● What you are asked to do
Please return the listing below word for word, with every line in order but without the pictures.

● Data extract
┌──

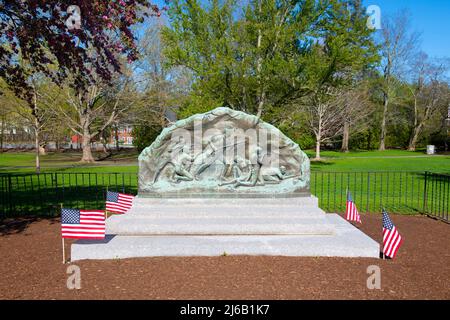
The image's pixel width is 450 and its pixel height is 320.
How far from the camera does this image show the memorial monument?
6699mm

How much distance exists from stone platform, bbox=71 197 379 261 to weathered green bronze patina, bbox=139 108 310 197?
0.24 m

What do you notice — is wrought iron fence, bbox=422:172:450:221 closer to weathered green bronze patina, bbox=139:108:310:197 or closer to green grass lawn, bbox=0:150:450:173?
weathered green bronze patina, bbox=139:108:310:197

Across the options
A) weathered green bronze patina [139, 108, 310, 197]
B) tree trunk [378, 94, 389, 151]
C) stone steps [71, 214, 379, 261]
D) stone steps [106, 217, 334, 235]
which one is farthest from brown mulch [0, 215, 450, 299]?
tree trunk [378, 94, 389, 151]

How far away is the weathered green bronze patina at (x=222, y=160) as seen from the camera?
7465 mm

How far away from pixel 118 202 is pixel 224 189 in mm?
2265

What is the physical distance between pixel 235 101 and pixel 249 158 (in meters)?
10.3

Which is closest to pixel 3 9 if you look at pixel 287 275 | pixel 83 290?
pixel 83 290

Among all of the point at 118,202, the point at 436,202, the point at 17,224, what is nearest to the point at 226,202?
the point at 118,202

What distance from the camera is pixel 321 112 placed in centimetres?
2761

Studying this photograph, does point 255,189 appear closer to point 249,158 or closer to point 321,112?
point 249,158

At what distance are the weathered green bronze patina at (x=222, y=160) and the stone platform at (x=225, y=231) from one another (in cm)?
24

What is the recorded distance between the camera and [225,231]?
22.0ft

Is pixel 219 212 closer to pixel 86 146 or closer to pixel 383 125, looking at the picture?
pixel 86 146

└──

● Output for this task
The image's pixel width is 450 and its pixel height is 320.
How far from the camera does this image show the memorial monument?
6699mm

How much distance exists from stone platform, bbox=71 197 379 261 to weathered green bronze patina, bbox=139 108 310 197?
0.24 m

What do you notice — is wrought iron fence, bbox=422:172:450:221 closer to weathered green bronze patina, bbox=139:108:310:197 or closer to green grass lawn, bbox=0:150:450:173?
weathered green bronze patina, bbox=139:108:310:197

Across the options
A) weathered green bronze patina [139, 108, 310, 197]
B) tree trunk [378, 94, 389, 151]
C) stone steps [71, 214, 379, 261]
D) stone steps [106, 217, 334, 235]
which one is farthest from brown mulch [0, 215, 450, 299]?
tree trunk [378, 94, 389, 151]

How far away is the weathered green bronze patina at (x=222, y=160) as seen from the camera?
7465 mm

How far away from pixel 118 202 is pixel 224 189 in mm?
2265

What is the physical distance between pixel 235 101 and pixel 249 158 (in meters)?
10.3

Which is closest to pixel 3 9 if you look at pixel 287 275 | pixel 83 290?
pixel 83 290

Among all of the point at 118,202, the point at 436,202, the point at 17,224, what is nearest to the point at 226,202?
the point at 118,202

What distance from the camera is pixel 321 112 placed in centimetres?
2761

Studying this photograph, does point 255,189 appear closer to point 249,158 or closer to point 321,112?
point 249,158

At what distance are the weathered green bronze patina at (x=222, y=160) and the stone platform at (x=225, y=231) from one another (in cm)?
24

What is the recorded distance between the camera and [225,231]?
22.0ft

Is pixel 219 212 closer to pixel 86 146 or closer to pixel 383 125, looking at the picture?
pixel 86 146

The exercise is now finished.